« Je ne veux plus entendre cette question » : la mise au point glaciale qui scelle l’avenir de la prochaine édition

La rumeur enflait depuis plusieurs semaines, alimentée par les retards logistiques supposés et les inquiétudes sur les infrastructures. Face à la persistance des bruits de couloir évoquant un retrait de l’organisation ou un report à 2028, le président de la Confédération Africaine de Football (CAF) a profité de sa présence en Tanzanie pour taper du poing sur la table. Le message est passé : le plan initial ne bougera pas d’un iota.

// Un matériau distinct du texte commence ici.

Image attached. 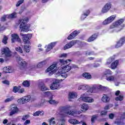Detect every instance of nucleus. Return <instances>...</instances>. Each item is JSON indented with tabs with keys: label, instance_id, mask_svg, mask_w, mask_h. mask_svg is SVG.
Returning a JSON list of instances; mask_svg holds the SVG:
<instances>
[{
	"label": "nucleus",
	"instance_id": "b1692460",
	"mask_svg": "<svg viewBox=\"0 0 125 125\" xmlns=\"http://www.w3.org/2000/svg\"><path fill=\"white\" fill-rule=\"evenodd\" d=\"M89 13H90L89 10H87L86 12L83 13V14L82 15L81 20H84V19L89 15Z\"/></svg>",
	"mask_w": 125,
	"mask_h": 125
},
{
	"label": "nucleus",
	"instance_id": "4be33fe9",
	"mask_svg": "<svg viewBox=\"0 0 125 125\" xmlns=\"http://www.w3.org/2000/svg\"><path fill=\"white\" fill-rule=\"evenodd\" d=\"M39 87L41 91H45L47 90V87L45 86V85L44 84V83H40L39 85Z\"/></svg>",
	"mask_w": 125,
	"mask_h": 125
},
{
	"label": "nucleus",
	"instance_id": "9b49d317",
	"mask_svg": "<svg viewBox=\"0 0 125 125\" xmlns=\"http://www.w3.org/2000/svg\"><path fill=\"white\" fill-rule=\"evenodd\" d=\"M87 96H84L83 95V97H80L78 99V101H83L84 102H88V103H90L91 102H93L94 100L91 98L86 97Z\"/></svg>",
	"mask_w": 125,
	"mask_h": 125
},
{
	"label": "nucleus",
	"instance_id": "4d7b16f0",
	"mask_svg": "<svg viewBox=\"0 0 125 125\" xmlns=\"http://www.w3.org/2000/svg\"><path fill=\"white\" fill-rule=\"evenodd\" d=\"M2 83L4 84H6L7 85H9V81L8 80H4L2 81Z\"/></svg>",
	"mask_w": 125,
	"mask_h": 125
},
{
	"label": "nucleus",
	"instance_id": "cd10ccee",
	"mask_svg": "<svg viewBox=\"0 0 125 125\" xmlns=\"http://www.w3.org/2000/svg\"><path fill=\"white\" fill-rule=\"evenodd\" d=\"M82 112H85L88 109V105L86 104H83L81 106Z\"/></svg>",
	"mask_w": 125,
	"mask_h": 125
},
{
	"label": "nucleus",
	"instance_id": "c756f323",
	"mask_svg": "<svg viewBox=\"0 0 125 125\" xmlns=\"http://www.w3.org/2000/svg\"><path fill=\"white\" fill-rule=\"evenodd\" d=\"M31 49V46L30 45H23V50L25 51L27 53L30 52V50Z\"/></svg>",
	"mask_w": 125,
	"mask_h": 125
},
{
	"label": "nucleus",
	"instance_id": "a878e982",
	"mask_svg": "<svg viewBox=\"0 0 125 125\" xmlns=\"http://www.w3.org/2000/svg\"><path fill=\"white\" fill-rule=\"evenodd\" d=\"M20 61L19 62V64H20V66L21 67H26L27 66V62L24 61L22 60L21 61V58H19Z\"/></svg>",
	"mask_w": 125,
	"mask_h": 125
},
{
	"label": "nucleus",
	"instance_id": "bb28decb",
	"mask_svg": "<svg viewBox=\"0 0 125 125\" xmlns=\"http://www.w3.org/2000/svg\"><path fill=\"white\" fill-rule=\"evenodd\" d=\"M22 99L23 100V103L24 104L25 103H28L30 100H31V96H26L22 97Z\"/></svg>",
	"mask_w": 125,
	"mask_h": 125
},
{
	"label": "nucleus",
	"instance_id": "6e6d98bb",
	"mask_svg": "<svg viewBox=\"0 0 125 125\" xmlns=\"http://www.w3.org/2000/svg\"><path fill=\"white\" fill-rule=\"evenodd\" d=\"M3 71H4V72H5V73H9V67H5L3 68Z\"/></svg>",
	"mask_w": 125,
	"mask_h": 125
},
{
	"label": "nucleus",
	"instance_id": "0e129e2a",
	"mask_svg": "<svg viewBox=\"0 0 125 125\" xmlns=\"http://www.w3.org/2000/svg\"><path fill=\"white\" fill-rule=\"evenodd\" d=\"M100 66V64H99V63H94L93 64V67L94 68H97V67H99Z\"/></svg>",
	"mask_w": 125,
	"mask_h": 125
},
{
	"label": "nucleus",
	"instance_id": "473e14b6",
	"mask_svg": "<svg viewBox=\"0 0 125 125\" xmlns=\"http://www.w3.org/2000/svg\"><path fill=\"white\" fill-rule=\"evenodd\" d=\"M45 64H46V61H43L42 62H39L37 65V67L38 68H42V66H44Z\"/></svg>",
	"mask_w": 125,
	"mask_h": 125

Patrice Motsepe n’a laissé aucune place à l’interprétation. Alors que le trio Kenya-Ouganda-Tanzanie fait l’objet d’un examen minutieux quant à sa capacité à livrer les stades à temps, le dirigeant sud-africain a tenu à couper court aux spéculations avec une fermeté inhabituelle. Selon des propos rapportés par *Complete Sports*, le patron du football africain a exigé que le débat sur la localisation du tournoi cesse immédiatement.

« Je sais que la CAN aura lieu ici, donc je ne veux plus entendre cette question de savoir si la CAN se jouera en Afrique de l’Est ou si elle sera retirée », a martelé Motsepe face aux médias tanzaniens avant même le début de son point presse officiel. Une sortie médiatique qui vise à sécuriser les investisseurs et les comités locaux d’organisation, souvent fragilisés par l’incertitude.

**La confiance maintenue malgré les « défis »**

Si le président de la CAF affiche une telle assurance, ce n’est pas par déni des réalités. Il reconnaît explicitement l’existence d’obstacles logistiques, mais refuse que ces difficultés servent d’arguments pour délocaliser la compétition. « Nous comprenons qu’il puisse y avoir plusieurs défis, mais il est important que nous nous fassions confiance et que nous nous soutenions en tant qu’Africains, car c’est possible », a-t-il précisé.

L’instance dirigeante maintient donc sa feuille de route : la CAN 2027 se tiendra bien en Afrique de l’Est, aux dates prévues, écartant définitivement l’hypothèse d’un glissement vers 2028. Motsepe a insisté sur le fait que ce tournoi a vocation à être « l’un des meilleurs et des plus uniques jamais organisés en Afrique ».

**L’engagement politique comme garantie**

Pour verrouiller ce dossier, la CAF s’appuie sur des garanties étatiques au plus haut niveau. Patrice Motsepe a souligné l’implication directe des trois chefs d’État concernés : Samia Suluhu (Tanzanie), Yoweri Museveni (Ouganda) et William Ruto (Kenya). Ce dernier a d’ailleurs récemment publié une vidéo confirmant que son pays était prêt à accueillir l’événement, un geste de communication politique que la CAF ne prend pas à la légère.

« La CAF ne prend pas leur engagement pour acquis », a conclu Motsepe, renvoyant la balle dans le camp des pays hôtes qui n’ont désormais plus le droit à l’erreur.